To get the most benefit from your charitable donations, consider these strategies:

  1. Bunching Deductions: If your itemized deductions are below the standard deduction, you will not get a tax ‘benefit’ for your charitable intent.  (For instance, the standard deduction in 2024 for married couples is $29,200.  If your itemized deductions less donations equal $15,000, then the first $14,200 of gifts do not increase your deduction.) If your cash flow allows, you can bunch your donations by making two or more years' worth of donations in one year. This allows you to exceed the standard deduction threshold in that year and take the standard deduction in the other years.

  2. Employer Matching: Check if your employer offers matching gifts. Some companies will match their employees’ charitable donations, doubling your impact and your deduction potential.

  3. Timing Your Donations: Ensure donations are made before December 31st to count for the current tax year. For large donations, consider your income and deductions for the current and future years to optimize the tax benefit. Large donations can also be coordinated with large taxable distributions from tax-advantaged accounts (such as a Roth conversion) to offset tax liability.

  4. Using Appreciated Assets: Donate stocks or other appreciated assets held for more than a year. This helps avoid capital gains taxes and provides a deduction for the current market value (up to 30% of your AGI).

  5. Setting Up a Donor-Advised Fund (DAF): A DAF is like a charitable investment account. You contribute money, receive an immediate tax deduction, and then recommend grants to charities over time. If you anticipate a high-income year, contributing to a DAF can maximize your deduction now while allowing you to decide on the beneficiaries later.

Gift Tax Exclusions and Limits

In addition to charitable donations, it is important to consider the potential tax impact of making gifts to individuals. The IRS allows you to give up to $18,000 (2024) per person per year without paying any gift tax, known as the annual gift tax exclusion. Married couples can combine their exclusions to gift $36,000 per person per year.

If you exceed these amounts in a given year, you will need to file a gift tax return. However, you likely won’t owe taxes thanks to the lifetime gift and estate tax exemption, which is $13.61 million for Single filers and $27.22 million for married couples (2024). This means you can give away a substantial amount over your lifetime before having to pay gift taxes.
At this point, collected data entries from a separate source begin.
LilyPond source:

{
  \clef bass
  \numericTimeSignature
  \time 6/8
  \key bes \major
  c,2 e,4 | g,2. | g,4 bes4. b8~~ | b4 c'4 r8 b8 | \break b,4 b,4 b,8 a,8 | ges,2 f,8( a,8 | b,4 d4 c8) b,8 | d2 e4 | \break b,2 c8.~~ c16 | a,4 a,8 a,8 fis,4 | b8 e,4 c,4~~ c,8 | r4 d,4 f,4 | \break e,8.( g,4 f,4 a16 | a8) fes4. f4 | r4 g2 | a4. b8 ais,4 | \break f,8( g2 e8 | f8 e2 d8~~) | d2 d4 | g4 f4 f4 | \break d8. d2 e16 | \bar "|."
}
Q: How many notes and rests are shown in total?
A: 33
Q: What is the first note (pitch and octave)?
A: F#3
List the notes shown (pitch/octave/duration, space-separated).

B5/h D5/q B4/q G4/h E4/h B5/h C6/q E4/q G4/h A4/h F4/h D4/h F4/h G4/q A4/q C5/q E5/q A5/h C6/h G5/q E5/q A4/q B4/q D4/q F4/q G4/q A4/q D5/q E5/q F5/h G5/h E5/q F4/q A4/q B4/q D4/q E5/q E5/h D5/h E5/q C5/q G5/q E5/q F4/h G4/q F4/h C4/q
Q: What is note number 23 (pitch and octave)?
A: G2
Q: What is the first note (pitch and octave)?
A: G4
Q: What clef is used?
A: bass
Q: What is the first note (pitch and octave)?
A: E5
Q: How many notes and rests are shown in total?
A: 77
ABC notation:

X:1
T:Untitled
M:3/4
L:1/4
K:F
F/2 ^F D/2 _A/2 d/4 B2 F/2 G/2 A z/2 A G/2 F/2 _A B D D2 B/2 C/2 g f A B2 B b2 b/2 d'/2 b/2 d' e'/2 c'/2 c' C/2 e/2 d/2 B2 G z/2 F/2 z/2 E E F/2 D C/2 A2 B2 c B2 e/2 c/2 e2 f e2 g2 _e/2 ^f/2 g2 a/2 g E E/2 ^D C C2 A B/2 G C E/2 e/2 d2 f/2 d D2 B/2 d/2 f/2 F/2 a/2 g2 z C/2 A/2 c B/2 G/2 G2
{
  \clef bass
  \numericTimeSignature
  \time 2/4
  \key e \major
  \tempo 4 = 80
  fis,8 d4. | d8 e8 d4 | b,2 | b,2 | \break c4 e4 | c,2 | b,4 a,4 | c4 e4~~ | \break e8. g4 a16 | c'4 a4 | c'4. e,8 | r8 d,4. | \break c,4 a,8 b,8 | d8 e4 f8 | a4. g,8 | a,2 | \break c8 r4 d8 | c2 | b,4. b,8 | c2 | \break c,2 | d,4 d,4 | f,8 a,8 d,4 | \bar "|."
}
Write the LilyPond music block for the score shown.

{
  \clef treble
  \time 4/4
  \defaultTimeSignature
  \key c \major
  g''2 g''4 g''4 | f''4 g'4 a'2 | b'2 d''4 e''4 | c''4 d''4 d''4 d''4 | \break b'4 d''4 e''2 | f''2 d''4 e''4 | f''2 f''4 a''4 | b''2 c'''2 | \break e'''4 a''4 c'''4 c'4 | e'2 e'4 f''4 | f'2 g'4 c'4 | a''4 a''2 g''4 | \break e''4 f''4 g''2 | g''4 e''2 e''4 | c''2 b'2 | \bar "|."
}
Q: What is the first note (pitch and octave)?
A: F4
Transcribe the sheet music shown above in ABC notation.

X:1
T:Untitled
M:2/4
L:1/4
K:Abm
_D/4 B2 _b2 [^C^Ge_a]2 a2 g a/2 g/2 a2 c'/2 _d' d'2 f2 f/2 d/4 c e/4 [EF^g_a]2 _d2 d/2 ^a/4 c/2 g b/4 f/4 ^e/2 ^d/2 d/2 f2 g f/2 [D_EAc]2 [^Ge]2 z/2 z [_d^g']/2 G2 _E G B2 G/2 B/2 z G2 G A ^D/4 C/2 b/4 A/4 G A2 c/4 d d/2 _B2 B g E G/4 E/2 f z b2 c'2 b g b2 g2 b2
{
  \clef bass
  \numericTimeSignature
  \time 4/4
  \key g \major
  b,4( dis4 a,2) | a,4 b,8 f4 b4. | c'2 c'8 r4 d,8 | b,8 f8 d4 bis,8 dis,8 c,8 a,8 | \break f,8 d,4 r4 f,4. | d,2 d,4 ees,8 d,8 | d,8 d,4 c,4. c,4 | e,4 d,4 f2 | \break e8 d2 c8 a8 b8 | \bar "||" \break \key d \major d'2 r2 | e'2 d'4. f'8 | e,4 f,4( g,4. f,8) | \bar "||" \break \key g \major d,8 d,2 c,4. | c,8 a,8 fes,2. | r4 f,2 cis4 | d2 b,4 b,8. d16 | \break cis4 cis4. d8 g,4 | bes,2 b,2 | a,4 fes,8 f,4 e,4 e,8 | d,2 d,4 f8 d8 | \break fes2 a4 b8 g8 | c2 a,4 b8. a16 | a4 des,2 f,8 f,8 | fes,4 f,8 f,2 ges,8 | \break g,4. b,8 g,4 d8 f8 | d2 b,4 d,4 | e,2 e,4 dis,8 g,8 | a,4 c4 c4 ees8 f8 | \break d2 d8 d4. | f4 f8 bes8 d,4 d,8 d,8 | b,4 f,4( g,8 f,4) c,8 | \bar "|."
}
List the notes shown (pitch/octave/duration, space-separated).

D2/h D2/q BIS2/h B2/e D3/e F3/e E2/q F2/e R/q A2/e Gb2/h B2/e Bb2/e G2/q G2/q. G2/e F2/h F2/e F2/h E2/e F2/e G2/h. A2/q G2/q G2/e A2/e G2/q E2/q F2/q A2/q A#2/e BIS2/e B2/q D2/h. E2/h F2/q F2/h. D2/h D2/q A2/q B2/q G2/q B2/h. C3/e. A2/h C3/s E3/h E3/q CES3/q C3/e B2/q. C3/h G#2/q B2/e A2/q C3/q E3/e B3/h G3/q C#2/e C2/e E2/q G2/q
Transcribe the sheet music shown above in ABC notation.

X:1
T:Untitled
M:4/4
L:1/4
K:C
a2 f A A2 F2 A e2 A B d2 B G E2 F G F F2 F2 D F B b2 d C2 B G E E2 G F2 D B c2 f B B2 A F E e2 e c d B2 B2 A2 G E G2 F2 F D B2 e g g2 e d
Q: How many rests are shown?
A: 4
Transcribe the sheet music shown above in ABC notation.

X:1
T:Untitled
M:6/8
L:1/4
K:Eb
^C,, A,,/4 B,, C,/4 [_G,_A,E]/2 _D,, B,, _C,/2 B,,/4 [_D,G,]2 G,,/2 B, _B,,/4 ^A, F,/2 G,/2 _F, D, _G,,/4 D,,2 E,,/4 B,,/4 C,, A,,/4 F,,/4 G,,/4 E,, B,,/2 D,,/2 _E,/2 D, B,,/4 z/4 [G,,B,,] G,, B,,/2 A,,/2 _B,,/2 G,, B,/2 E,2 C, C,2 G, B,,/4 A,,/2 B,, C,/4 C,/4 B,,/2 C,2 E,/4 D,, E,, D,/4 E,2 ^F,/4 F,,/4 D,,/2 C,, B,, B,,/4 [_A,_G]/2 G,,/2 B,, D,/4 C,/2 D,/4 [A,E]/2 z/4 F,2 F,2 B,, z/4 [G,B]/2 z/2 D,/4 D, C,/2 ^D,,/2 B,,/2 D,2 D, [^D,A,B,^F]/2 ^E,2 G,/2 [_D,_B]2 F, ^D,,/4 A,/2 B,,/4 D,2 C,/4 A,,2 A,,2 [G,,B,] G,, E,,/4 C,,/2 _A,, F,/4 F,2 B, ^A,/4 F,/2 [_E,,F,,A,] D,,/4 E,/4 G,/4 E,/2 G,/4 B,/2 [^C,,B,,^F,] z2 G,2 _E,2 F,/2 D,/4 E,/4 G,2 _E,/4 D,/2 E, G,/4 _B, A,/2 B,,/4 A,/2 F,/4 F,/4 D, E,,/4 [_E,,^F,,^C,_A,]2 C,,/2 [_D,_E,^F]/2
Here's a quick summary of important figures related to charitable giving and taxes:

Taking Action

We frequently help our clients strategically allocate assets to support philanthropic causes they care about. This has included planning and executing donations during a client’s lifetime to charitable organizations or vehicles such as donor-advised funds and charitable trusts. By incorporating – and combining – charitable gifting strategies into their financial plans, individuals can leave a lasting legacy while potentially reducing their tax burden.